= Zura Bitiyeva =

Chechen activist (1948–2003)

Zura Bitiyeva (1948 – May 21, 2003) (Cyrilic:Зура Битиева; also transliterated as Bitieva) was a locally well-known Chechen human rights activist who was extrajudicially executed by what is assumed to be a Russian government death squad in 2003 after she complained to the European Court of Human Rights of ill treatment during an earlier illegal detention. Three other members of her immediate family were also killed in the same attack.
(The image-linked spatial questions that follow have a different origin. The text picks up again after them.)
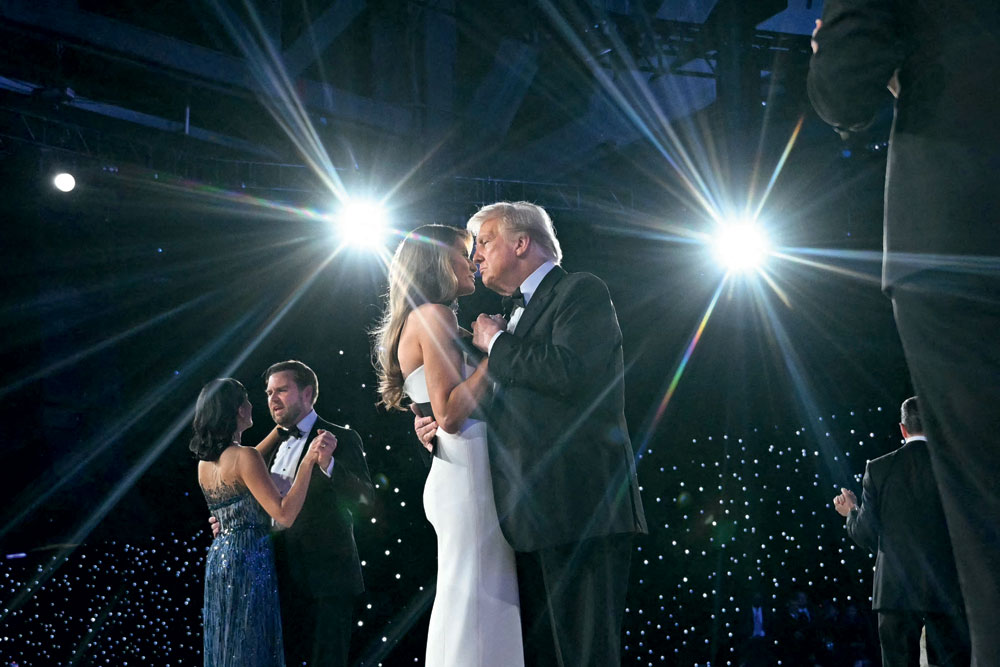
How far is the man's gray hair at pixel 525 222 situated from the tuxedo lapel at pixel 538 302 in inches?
4.3

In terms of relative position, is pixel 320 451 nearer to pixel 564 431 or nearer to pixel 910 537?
pixel 564 431

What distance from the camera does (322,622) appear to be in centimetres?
371

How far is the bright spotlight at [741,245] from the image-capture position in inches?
285

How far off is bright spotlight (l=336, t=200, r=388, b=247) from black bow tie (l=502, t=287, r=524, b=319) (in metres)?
4.59

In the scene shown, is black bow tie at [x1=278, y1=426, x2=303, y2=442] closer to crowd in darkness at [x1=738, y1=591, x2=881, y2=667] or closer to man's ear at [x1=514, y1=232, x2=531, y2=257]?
man's ear at [x1=514, y1=232, x2=531, y2=257]

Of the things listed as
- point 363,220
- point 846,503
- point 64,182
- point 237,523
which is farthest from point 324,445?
point 64,182

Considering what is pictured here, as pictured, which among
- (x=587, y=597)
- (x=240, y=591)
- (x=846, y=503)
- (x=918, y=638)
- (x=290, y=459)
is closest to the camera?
(x=587, y=597)

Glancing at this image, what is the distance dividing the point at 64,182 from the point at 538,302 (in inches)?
205

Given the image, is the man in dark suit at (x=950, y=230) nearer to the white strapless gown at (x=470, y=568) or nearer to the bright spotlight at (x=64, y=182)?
the white strapless gown at (x=470, y=568)

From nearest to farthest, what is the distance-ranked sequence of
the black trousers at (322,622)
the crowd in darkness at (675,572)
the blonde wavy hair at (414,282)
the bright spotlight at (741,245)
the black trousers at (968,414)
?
the black trousers at (968,414) → the blonde wavy hair at (414,282) → the black trousers at (322,622) → the crowd in darkness at (675,572) → the bright spotlight at (741,245)

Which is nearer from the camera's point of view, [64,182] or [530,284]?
[530,284]

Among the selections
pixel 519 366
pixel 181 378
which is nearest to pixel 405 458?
pixel 181 378

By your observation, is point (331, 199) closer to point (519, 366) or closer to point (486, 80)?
point (486, 80)

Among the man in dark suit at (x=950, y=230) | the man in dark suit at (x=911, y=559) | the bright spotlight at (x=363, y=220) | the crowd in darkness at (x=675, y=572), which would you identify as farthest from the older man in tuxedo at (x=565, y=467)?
the bright spotlight at (x=363, y=220)
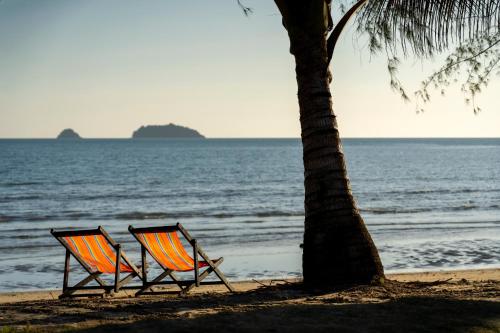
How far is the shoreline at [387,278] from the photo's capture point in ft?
30.7

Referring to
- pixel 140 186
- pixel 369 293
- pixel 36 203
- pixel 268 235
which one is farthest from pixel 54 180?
pixel 369 293

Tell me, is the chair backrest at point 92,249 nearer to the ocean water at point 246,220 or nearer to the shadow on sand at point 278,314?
the shadow on sand at point 278,314

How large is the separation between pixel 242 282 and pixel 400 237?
7168 millimetres

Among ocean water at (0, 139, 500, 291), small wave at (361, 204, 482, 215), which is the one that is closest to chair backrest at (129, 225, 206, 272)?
ocean water at (0, 139, 500, 291)

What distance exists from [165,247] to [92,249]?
0.82 m

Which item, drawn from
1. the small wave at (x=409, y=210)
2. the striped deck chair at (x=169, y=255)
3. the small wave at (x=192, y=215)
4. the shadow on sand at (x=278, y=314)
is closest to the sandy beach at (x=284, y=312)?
the shadow on sand at (x=278, y=314)

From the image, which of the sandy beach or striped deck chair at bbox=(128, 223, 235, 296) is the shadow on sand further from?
striped deck chair at bbox=(128, 223, 235, 296)

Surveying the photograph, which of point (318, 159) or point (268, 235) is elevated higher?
Answer: point (318, 159)

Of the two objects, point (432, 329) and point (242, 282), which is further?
point (242, 282)

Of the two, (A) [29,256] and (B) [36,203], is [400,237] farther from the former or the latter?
(B) [36,203]

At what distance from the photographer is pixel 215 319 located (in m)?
5.86

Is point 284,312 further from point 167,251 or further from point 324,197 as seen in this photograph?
point 167,251

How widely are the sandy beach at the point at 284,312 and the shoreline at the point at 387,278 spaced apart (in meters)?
1.32

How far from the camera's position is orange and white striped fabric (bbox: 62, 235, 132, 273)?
8383mm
Bitiyeva's was not an isolated case, and many people in Chechnya who have submitted cases of serious human rights violations to the ECHR have been also subjected to reprisals, including being killed or forcibly disappeared.

==Life==
Bitiyeva was born in 1948 in Kazakhstan during the forced exile of the entire Chechen nation. Later she returned to Chechnya, settling in the village of Kalinovskaya (Kalinovskaia). During the First Chechen War, she was actively involved in anti-war protests. In February 2000, during the Second Chechen War, she and her son Idris were arbitrarily detained by the Russian forces and taken to the unofficial detention centre known as Chernokozovo, a "filtration camp" infamous of torture, rape and other abuses. When she has arrived at Chernokozovo, the guards told her she would "never leave alive." Bitiyeva, who tried to defend other prisoners, went on hunger strike and was released in a very ill condition. Her friends helped her go to Turkey, but once her health was slightly better, she went back to Chechnya and began collecting evidence of crimes committed against civilian population of the republic, submitting it to United Nations and international human rights organizations. In February 2003, Bitiyeva had been part of the group of women that demanded the opening of a mass grave site discovered near the settlement of Kapustino. She also worked with the Russian NGO Committee of Soldiers' Mothers.

==Death==
On May 21, 2003, in the middle of a night, a group of over ten unidentified Russian-speaking special forces troops (four of them masked) arrived in Kalinovskaya in two UAZ-452 minivans. The troops broke into her family house and bound, gagged and hooded Zura and her son Idris, as well as her husband Ramzan and her brother Abubakar, and then shot all four of them in the back of their heads (Zura was shot also in her hands). Only her other son, Eldard, escaped death by hiding just in time. The killers also stole a videocassette recorder from the house. Later in the morning, two local men (Turpal Ismailov and Islambek Gadiyev) were also killed in their homes, presumably by the same group of attackers.

==ECHR ruling==
Bitiyeva had filed a complaint against Moscow with the European Court of Human Rights in 2000 for abuse while in detention (this was then-second ECHR case from Chechnya), but she was murdered before the ruling was issued. On June 21, 2007, in the case of Bitiyeva and X v. Russia, the Court ruled that Russian forces were responsible for Bitiyeva's illegal detention, the inhuman and degrading treatment she suffered during detention, and for her subsequent "brutal" death. Russia was ordered by the court to pay €85,000 in damages to Bitiyeva's daughter, living as a refugee in Germany.